Your personal fit plays a crucial role in determining the best path for you and given the arguments laid out in this post, I encourage you to weigh these more heavily as you might have done before.
Cause prioritisation isn’t easy, and I bet that I haven’t made it easier with this post. However, being an EA isn’t easy, and my goal wasn’t to provide easy answers but to provoke deeper reflection and encourage a more robust exploration of these ideas. By questioning common assumptions I hope we can collectively navigate the uncertainties and complexities to make better-informed decisions about where to focus our efforts.
I invite you to critically engage with these reflections and share your thoughts. I would love to explore together with you how we can increase our impact in the face of profound moral uncertainty and cluelessness.

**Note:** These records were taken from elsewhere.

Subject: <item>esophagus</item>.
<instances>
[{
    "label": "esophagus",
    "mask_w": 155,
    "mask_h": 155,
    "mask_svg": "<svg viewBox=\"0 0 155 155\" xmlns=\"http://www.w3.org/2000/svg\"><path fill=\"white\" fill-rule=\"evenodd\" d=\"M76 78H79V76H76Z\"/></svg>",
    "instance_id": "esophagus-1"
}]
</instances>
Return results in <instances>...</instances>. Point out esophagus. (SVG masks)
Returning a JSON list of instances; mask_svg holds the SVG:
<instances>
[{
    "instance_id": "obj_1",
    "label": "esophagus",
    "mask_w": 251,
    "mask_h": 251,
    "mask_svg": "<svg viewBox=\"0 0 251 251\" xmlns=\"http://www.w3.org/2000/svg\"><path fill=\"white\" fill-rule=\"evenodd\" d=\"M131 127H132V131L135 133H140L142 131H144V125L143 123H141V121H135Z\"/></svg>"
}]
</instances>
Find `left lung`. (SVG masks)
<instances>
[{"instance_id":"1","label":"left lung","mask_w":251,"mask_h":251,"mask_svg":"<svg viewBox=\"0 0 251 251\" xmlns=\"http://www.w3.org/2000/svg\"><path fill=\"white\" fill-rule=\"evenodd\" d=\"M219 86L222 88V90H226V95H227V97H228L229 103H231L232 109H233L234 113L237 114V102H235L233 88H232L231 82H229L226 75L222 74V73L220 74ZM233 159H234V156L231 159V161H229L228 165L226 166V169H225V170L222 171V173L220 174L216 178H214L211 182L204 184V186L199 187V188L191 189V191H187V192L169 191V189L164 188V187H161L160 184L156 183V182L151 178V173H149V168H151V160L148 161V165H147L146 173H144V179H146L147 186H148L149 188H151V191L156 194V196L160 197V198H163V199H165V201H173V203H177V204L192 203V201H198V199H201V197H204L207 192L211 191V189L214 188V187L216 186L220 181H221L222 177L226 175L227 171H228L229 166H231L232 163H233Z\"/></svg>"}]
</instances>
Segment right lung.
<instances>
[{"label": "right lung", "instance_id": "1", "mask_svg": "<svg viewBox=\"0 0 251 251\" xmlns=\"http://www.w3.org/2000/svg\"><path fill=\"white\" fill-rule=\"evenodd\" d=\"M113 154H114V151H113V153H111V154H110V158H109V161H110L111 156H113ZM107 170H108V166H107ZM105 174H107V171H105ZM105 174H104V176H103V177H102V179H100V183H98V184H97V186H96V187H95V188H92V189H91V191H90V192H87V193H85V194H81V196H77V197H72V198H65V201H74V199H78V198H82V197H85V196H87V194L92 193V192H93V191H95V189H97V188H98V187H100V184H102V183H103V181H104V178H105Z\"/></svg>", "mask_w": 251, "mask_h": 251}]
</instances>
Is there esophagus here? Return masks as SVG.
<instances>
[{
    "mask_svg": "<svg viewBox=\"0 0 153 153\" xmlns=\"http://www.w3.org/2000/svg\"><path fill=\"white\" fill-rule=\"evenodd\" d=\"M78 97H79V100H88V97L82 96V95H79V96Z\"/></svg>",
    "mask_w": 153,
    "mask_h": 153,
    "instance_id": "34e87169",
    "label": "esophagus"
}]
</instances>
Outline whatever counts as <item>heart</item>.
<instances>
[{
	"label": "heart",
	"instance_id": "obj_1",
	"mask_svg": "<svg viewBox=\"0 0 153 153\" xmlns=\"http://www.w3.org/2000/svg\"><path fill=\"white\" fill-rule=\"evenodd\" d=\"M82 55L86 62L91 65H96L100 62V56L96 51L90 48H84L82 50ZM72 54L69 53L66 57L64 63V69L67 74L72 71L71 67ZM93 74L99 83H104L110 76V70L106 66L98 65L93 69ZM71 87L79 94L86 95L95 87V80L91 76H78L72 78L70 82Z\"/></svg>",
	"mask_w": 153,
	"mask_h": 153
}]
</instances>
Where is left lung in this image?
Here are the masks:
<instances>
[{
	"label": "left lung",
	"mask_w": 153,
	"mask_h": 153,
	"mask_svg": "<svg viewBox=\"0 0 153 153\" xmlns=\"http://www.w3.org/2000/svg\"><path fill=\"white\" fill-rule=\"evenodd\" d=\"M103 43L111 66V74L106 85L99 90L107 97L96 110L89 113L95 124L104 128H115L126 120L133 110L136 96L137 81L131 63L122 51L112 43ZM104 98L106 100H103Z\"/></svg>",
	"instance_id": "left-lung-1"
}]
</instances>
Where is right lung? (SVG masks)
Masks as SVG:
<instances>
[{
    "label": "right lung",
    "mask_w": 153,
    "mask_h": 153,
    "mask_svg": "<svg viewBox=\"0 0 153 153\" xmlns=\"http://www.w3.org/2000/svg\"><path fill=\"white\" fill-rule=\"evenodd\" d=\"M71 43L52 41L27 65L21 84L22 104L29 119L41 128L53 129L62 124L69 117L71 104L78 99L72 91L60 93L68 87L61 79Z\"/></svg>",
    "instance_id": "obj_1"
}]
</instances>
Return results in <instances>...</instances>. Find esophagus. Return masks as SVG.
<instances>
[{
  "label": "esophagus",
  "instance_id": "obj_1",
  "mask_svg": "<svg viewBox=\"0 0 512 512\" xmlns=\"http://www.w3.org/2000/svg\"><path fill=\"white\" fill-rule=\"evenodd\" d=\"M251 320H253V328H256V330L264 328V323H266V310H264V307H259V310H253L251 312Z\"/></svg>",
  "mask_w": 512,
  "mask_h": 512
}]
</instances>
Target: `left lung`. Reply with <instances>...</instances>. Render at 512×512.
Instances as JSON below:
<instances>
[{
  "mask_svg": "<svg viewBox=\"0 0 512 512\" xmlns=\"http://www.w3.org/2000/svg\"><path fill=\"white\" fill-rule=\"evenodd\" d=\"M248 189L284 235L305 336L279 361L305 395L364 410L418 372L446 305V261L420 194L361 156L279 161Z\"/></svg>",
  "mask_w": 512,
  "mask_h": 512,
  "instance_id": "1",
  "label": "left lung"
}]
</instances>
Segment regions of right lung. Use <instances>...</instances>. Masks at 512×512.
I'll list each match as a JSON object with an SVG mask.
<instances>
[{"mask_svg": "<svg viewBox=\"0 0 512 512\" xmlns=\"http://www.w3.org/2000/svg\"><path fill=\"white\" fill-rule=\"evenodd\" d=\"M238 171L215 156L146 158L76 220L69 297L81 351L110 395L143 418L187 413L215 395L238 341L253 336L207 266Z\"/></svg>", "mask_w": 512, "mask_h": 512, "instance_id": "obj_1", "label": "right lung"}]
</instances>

Thank you for reading! I am very grateful to be part of a community that takes the implications of ideas seriously.
Invitation to a Discussion Session
Because this is a nuanced topic—one with truly high stakes—I am thinking of organising at least one online discussion where we can explore these ideas together. Anyone is welcome, whether you’re convinced, on the fence, or firmly opposed.
If you would like to be notified about this, please share with me your email address here https://forms.gle/hKv6A9jDS8dSiRrk8
Acknowledgements
I am grateful to Jan Wehner, Leon Lang, Josh Thorsteinson and Jelle Donders for providing thoughtful and critical feedback on this post. Their insights were very valuable in challenging my ideas and helping me refine my writing. While their feedback played a significant role in improving this work, it’s important to note that they may not endorse the views expressed here. Any remaining errors or shortcomings are entirely my own.
A general note for people still choosing their career path:
If you accept the arguments of moral uncertainty and complex cluelessness, and you recognize that the overall importance of AI safety remains unclear after considering these points, relying solely on the community diversification strategy to justify continuing work in AI safety becomes less compelling. The “importance” domain should carry less weight in your decision-making, while neglectedness and personal fit should be given greater emphasis. Assuming an equal level of personal fit, this could lead you to favor pivoting toward areas that are more neglected or where progress is easier to achieve. Within the EA community, AI safety already receives substantial attention and resources.
However, the argument for diversification at a broader community level also applies within AI safety, offering greater assurance that your work contributes to the overall diversification of the AI safety community, even if you can’t be sure about how good the specific thing is you are working on.
The development of AGI will likely introduce many new crucial new considerations that render current diversification efforts within the EA community less effective. In such scenarios, you could have a greater impact by funding neglected and important work or alternative approaches to a cause.
A counterargument to this reasoning is that it is highly uncertain whether you would be able to significantly influence society post-AGI, even with substantial capital. Speculating about the state of affairs once AGI is developed is inherently difficult. Furthermore, if we succeed in building aligned ASI, it is unclear to what extent humans would be needed to solve global problems, as ASI might handle these tasks far more effectively.